Aktualności

Lewis i Lando znowu są wolni i szukają nowego domu!

13.03.24

Obydwaj malcy są oczywiście w pełni gotowi do przeprowadzki. No powiedzmy prawie gotowi – ponieważ mieli iść do tego samego domu, przygotowana dla nich wyprawka to odzwierciedla. Mamy więc jedną wędkę (ale dwie zawieszki do niej – przy dwóch kociakach ich żywotność będzie zdecydowanie krótsza), podwójny worek karmy i posłanko z dwoma imionami. Możliwość zmiany domu w dwupaku byłaby w związku z tym znacznym ułatwieniem, ale nie jest to oczywiście jedyna dostępna opcja. Ważne jest dla nas natomiast, żeby każdy z nich trafił do domu najbardziej dla siebie odpowiedniego, bo też pod względem usposobienia różnią się nasze maluchy radykalnie.

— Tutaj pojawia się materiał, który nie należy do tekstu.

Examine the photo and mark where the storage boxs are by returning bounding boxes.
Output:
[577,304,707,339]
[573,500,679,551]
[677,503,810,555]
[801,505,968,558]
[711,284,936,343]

Łaciaty Lewisek to prawdziwe żywe srebro – śmiały, ciekawski i wszędobylski. Najlepszy dla niego dom, to taki, w którym dużo się dzieje. Landunio jest dużo spokojniejszy, na nowe dla niego sytuacje nie reaguje tak żywiołowo. Bawiąc się z bratem pierwszy odpuszcza, nad przedłużające się gonitwy i zapasy przedkładając wylegiwanie na ciepłym kaloryferze. To jeden z takich kociaków, którego w razie potrzeby wypuścilibyśmy także do domu, w którym miałby być kocim jedynakiem (choć oczywiście wychowany w kocim domu i mający bieżący kontakt z reszta naszych futrzanych rezydentów nie ma żadnych problemów z międzykocimi relacjami).